Messo nella condizione di non avere più serenità.
Quasi di maturare, pian piano, del risentimento. Tanto che la mattina prima della sua morte, i colleghi lo cercano per fermarlo, per evitare il gesto estremo: era tanto sconvolto prima del suicidio da aver detto, riferiscono i superiori agli altri militari, di voler sparare alla prima divisa che si trovava davanti.

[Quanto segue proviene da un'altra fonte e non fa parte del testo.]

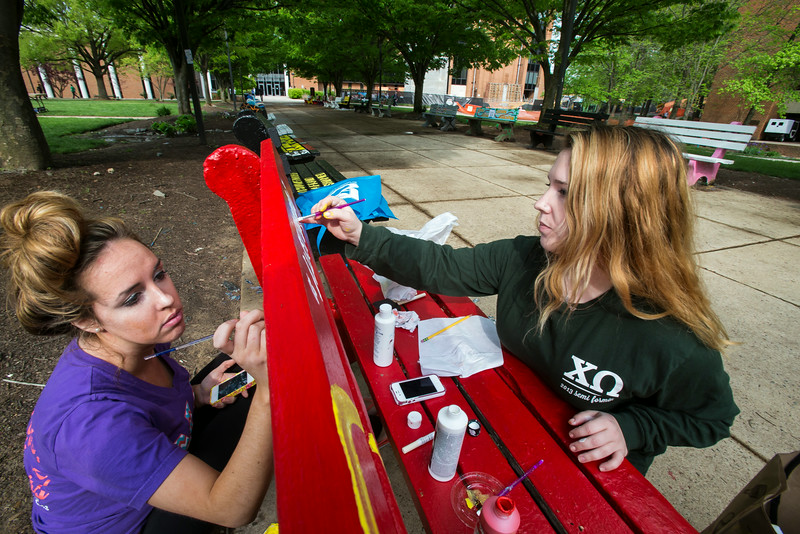 Chi Omega sorority sisters Mel Parr, left and Helen Ray, right, work on painting their sorority bench outside of Sub 1. Photo by Craig Bisacre/Creative Services/George Mason University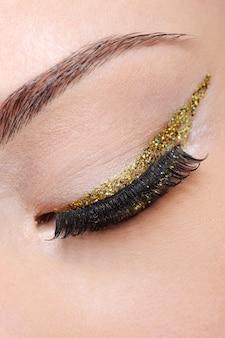Zamknięte oko kobiecego oka z jasną błyszczącą złotą strzałką eyeliner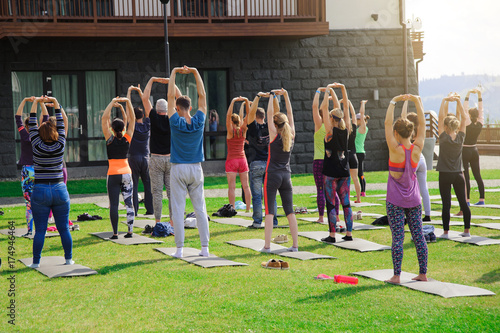 Sticker Group of adults attending a yoga class outside in yard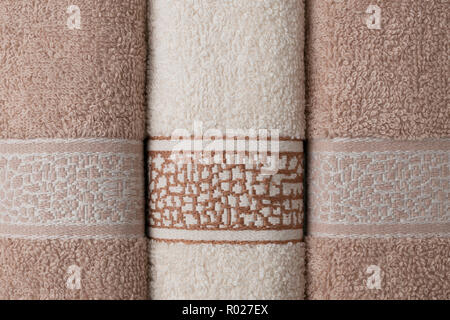 Bath towels lined up on the table, macro shot background - Stock Image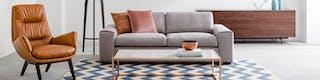 Wohnzimmer zoniert durch graues Sofa und Teppich in Rautenmuster daneben cognacfarbener Sessel und Sideboard aus Holz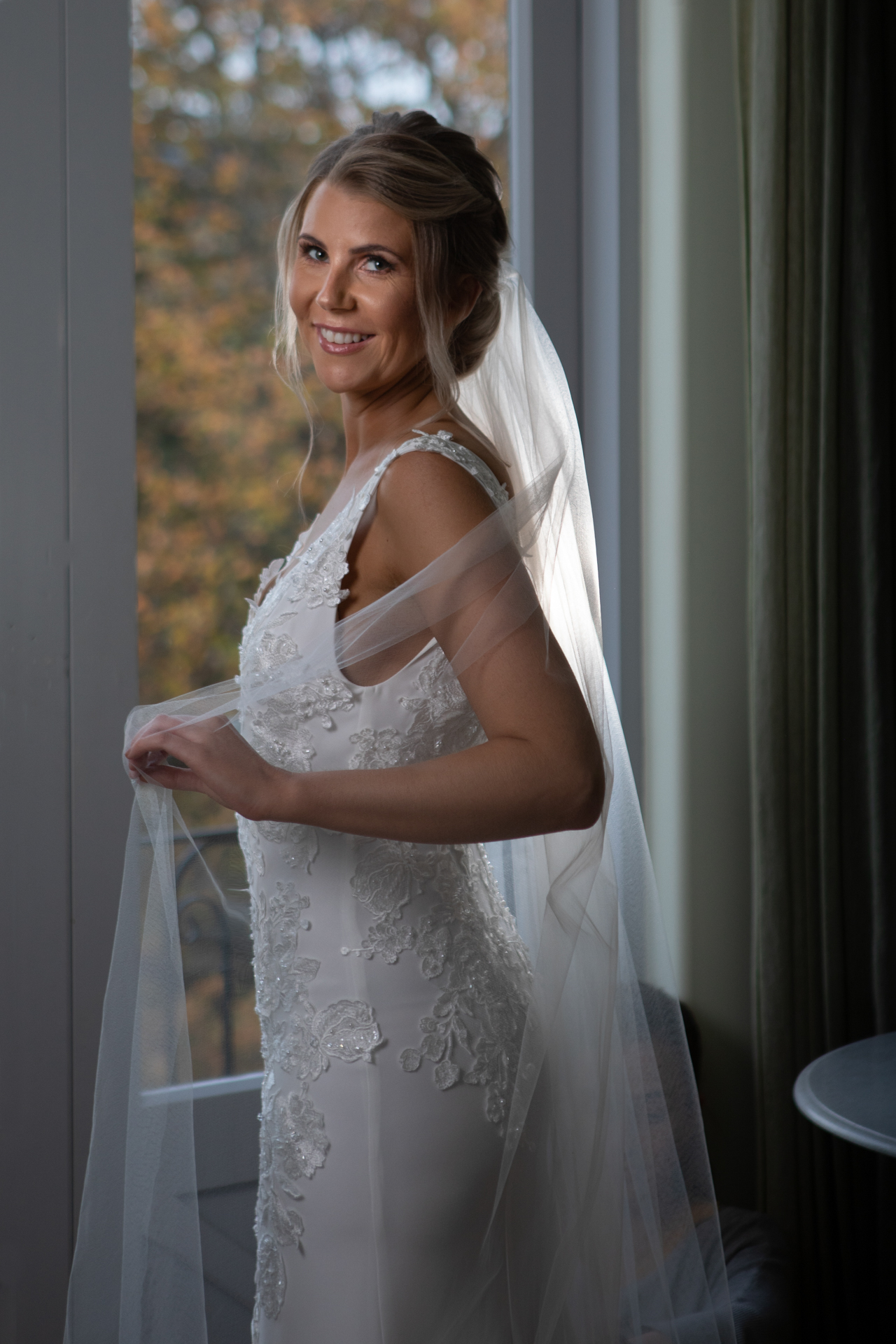Bride in window light French Country House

I colleghi dubitano di Tuzi, Tuzi dubita di loro tanto da chiedere in procura di voler parlare solo con il magistrato. Un passaggio importante, emerso nell'udienza di ieri del processo Mollicone, in cui come ormai già da tempo la figura del brigadiere che per primo indicò la presenza di Serena in caserma, assume una posizione preminente.

«Il 9 arriva in divisa, vuole parlare col magistrato. Gli chiediamo se c'è qualcuno che possa averlo condizionato. E perché stia agendo in questo modo.
Ci ribadisce più volte che con noi non voleva avere più nulla a che fare» riferisce ieri in controesame il luogotenente Marco Sperati, oggi a capo della stazione di Frosinone, ascoltato già nella precedenza udienza.
Poi la "ritrattazione della ritrattazione"...Continua...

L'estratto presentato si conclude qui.